### What you are asked to do:
Your task is to tally the lines of the listing containing the word "frames" and report the figure alone.

### Input:
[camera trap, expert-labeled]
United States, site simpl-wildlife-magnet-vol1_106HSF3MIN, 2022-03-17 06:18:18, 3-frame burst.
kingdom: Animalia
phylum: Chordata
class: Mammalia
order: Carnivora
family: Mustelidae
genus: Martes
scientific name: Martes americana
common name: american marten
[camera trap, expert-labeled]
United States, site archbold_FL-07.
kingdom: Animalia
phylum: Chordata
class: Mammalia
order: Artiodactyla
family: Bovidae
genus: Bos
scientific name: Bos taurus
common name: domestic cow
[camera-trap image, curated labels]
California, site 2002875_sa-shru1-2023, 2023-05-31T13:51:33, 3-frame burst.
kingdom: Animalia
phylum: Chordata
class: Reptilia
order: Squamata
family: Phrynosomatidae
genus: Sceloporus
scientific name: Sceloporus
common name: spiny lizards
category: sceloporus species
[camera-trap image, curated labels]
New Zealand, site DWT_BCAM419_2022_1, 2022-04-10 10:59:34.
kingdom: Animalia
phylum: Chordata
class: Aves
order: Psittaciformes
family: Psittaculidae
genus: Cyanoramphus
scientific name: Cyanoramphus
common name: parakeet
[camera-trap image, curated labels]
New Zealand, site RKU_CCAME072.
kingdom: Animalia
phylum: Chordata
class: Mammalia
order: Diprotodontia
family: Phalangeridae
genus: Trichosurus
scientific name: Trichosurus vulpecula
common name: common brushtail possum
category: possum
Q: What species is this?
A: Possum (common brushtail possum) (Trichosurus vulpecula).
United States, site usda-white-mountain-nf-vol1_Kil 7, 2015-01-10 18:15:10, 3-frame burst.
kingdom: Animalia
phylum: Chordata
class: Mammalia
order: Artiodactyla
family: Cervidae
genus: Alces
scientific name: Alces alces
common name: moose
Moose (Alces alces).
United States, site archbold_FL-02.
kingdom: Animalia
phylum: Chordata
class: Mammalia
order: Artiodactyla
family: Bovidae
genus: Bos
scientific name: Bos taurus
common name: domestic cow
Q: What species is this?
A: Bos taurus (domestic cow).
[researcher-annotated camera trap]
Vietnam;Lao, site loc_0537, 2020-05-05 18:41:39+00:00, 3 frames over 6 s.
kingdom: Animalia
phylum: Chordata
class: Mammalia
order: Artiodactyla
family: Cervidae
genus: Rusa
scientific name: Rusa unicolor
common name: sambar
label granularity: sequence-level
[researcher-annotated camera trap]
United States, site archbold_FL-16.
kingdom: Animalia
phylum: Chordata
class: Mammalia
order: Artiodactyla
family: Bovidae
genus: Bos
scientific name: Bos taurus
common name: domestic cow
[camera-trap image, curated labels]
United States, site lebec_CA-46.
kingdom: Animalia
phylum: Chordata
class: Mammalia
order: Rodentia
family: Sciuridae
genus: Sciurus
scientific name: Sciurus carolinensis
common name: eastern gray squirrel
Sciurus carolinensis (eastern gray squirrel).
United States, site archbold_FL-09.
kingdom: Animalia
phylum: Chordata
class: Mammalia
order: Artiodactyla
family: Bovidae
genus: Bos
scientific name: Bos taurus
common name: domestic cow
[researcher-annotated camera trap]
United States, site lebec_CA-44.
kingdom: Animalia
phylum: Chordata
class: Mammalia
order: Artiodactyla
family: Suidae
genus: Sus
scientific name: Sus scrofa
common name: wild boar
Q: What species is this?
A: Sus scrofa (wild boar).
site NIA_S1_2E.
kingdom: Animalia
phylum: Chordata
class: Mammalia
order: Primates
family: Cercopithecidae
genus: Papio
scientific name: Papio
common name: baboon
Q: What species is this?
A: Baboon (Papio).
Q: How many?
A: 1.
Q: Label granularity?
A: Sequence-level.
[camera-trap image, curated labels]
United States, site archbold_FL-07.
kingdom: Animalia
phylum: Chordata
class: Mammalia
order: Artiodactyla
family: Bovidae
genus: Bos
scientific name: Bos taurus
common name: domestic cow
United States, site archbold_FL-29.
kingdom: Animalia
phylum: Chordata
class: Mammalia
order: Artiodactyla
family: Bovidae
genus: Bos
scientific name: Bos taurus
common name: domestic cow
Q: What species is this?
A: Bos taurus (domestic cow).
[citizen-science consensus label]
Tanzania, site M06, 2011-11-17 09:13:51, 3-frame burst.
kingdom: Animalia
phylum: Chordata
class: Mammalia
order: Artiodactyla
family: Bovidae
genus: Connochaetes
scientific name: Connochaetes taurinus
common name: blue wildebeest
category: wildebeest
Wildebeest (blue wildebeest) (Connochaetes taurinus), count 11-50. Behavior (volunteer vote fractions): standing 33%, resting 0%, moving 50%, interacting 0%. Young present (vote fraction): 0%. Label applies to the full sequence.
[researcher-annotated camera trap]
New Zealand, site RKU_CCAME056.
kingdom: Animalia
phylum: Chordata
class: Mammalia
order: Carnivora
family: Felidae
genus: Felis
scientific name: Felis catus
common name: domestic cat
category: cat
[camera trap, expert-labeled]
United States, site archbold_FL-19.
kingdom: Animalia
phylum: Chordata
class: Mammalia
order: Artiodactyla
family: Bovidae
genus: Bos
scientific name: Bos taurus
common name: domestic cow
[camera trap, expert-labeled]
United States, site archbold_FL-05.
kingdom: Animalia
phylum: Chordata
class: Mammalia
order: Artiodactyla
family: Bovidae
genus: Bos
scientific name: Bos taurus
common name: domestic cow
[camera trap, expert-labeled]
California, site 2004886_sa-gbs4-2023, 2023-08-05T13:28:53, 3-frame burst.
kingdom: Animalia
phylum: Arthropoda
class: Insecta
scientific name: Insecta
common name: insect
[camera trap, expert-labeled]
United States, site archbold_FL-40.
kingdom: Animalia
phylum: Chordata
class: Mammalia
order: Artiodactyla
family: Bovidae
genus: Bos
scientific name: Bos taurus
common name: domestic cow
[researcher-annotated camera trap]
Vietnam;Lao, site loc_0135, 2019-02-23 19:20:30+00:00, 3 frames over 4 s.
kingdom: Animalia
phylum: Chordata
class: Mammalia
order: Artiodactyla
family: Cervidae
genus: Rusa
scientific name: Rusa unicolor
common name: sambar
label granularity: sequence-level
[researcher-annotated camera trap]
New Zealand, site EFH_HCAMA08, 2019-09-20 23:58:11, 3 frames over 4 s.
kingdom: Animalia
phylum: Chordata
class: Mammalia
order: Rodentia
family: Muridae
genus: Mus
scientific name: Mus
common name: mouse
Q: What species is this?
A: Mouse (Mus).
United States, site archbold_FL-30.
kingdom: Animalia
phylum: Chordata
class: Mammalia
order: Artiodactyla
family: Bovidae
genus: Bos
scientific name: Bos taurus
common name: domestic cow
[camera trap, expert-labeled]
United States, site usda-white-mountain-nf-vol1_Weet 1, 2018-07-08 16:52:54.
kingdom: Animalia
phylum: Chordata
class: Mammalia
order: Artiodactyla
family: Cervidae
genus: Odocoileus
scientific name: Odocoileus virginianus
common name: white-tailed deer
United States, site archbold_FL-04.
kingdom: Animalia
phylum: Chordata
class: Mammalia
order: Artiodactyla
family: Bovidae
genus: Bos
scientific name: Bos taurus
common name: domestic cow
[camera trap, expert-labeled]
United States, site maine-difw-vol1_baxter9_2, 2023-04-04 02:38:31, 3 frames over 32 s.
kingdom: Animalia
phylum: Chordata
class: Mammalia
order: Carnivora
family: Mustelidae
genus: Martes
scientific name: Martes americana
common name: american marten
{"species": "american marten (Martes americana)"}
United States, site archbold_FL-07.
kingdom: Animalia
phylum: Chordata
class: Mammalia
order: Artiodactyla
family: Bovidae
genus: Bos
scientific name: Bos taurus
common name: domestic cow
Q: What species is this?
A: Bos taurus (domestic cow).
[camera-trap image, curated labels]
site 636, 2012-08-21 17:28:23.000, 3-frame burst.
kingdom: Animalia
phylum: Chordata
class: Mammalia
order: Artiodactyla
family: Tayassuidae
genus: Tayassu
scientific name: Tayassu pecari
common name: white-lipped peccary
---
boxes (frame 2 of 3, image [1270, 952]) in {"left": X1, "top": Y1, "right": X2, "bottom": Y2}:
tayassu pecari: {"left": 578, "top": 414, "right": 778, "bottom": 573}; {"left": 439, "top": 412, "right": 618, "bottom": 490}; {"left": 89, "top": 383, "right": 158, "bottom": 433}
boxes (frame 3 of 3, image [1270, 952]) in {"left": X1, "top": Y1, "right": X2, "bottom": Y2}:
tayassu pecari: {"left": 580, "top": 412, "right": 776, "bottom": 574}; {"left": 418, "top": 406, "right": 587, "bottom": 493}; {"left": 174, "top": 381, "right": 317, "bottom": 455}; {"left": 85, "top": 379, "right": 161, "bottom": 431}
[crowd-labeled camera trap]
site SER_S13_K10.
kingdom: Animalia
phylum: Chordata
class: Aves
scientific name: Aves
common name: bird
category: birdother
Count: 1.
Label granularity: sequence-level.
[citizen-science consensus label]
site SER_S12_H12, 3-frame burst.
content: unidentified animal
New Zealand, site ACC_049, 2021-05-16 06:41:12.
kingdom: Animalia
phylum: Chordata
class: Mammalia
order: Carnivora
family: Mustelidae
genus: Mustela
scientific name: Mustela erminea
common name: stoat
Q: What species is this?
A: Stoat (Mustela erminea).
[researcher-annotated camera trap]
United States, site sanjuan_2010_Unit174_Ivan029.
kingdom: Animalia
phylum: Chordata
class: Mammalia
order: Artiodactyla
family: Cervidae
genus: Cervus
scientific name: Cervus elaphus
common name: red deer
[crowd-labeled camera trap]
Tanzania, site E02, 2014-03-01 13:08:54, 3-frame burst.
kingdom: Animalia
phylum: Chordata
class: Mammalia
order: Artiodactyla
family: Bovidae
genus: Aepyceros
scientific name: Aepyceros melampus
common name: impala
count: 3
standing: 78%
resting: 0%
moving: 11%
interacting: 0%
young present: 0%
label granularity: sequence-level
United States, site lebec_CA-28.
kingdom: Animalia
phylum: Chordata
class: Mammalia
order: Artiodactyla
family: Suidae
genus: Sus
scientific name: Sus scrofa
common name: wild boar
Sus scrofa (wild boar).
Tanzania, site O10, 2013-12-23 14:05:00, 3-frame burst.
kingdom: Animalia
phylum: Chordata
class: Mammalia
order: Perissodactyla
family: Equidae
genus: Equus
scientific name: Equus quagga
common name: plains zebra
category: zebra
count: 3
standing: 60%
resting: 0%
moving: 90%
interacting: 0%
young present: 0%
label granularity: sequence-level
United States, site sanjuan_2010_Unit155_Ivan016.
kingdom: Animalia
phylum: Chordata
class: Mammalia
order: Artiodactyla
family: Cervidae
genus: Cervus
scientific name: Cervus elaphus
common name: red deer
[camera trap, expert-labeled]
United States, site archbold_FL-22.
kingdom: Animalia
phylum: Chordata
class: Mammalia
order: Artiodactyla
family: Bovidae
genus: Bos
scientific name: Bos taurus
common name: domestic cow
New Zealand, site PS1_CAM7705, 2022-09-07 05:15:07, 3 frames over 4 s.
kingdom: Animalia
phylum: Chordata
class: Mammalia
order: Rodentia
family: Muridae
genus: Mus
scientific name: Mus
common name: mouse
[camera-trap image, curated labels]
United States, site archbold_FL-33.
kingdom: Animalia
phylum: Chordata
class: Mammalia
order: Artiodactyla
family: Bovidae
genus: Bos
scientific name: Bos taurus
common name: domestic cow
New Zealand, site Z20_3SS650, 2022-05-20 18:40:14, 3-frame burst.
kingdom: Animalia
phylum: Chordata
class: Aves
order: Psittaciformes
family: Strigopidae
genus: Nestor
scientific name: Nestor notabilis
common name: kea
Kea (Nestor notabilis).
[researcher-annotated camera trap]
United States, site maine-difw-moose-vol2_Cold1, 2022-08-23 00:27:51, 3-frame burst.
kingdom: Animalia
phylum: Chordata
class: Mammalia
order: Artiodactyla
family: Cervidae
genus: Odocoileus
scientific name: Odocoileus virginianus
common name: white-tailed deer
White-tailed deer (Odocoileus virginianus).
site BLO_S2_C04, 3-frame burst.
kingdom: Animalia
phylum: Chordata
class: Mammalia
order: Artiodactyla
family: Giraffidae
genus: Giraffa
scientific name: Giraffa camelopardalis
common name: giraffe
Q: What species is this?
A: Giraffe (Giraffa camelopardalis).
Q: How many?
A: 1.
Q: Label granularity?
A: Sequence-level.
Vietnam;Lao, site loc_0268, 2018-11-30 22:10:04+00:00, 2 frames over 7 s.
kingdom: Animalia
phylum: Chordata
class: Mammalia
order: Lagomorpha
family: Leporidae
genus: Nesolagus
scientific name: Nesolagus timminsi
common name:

### Answer to the problem:
6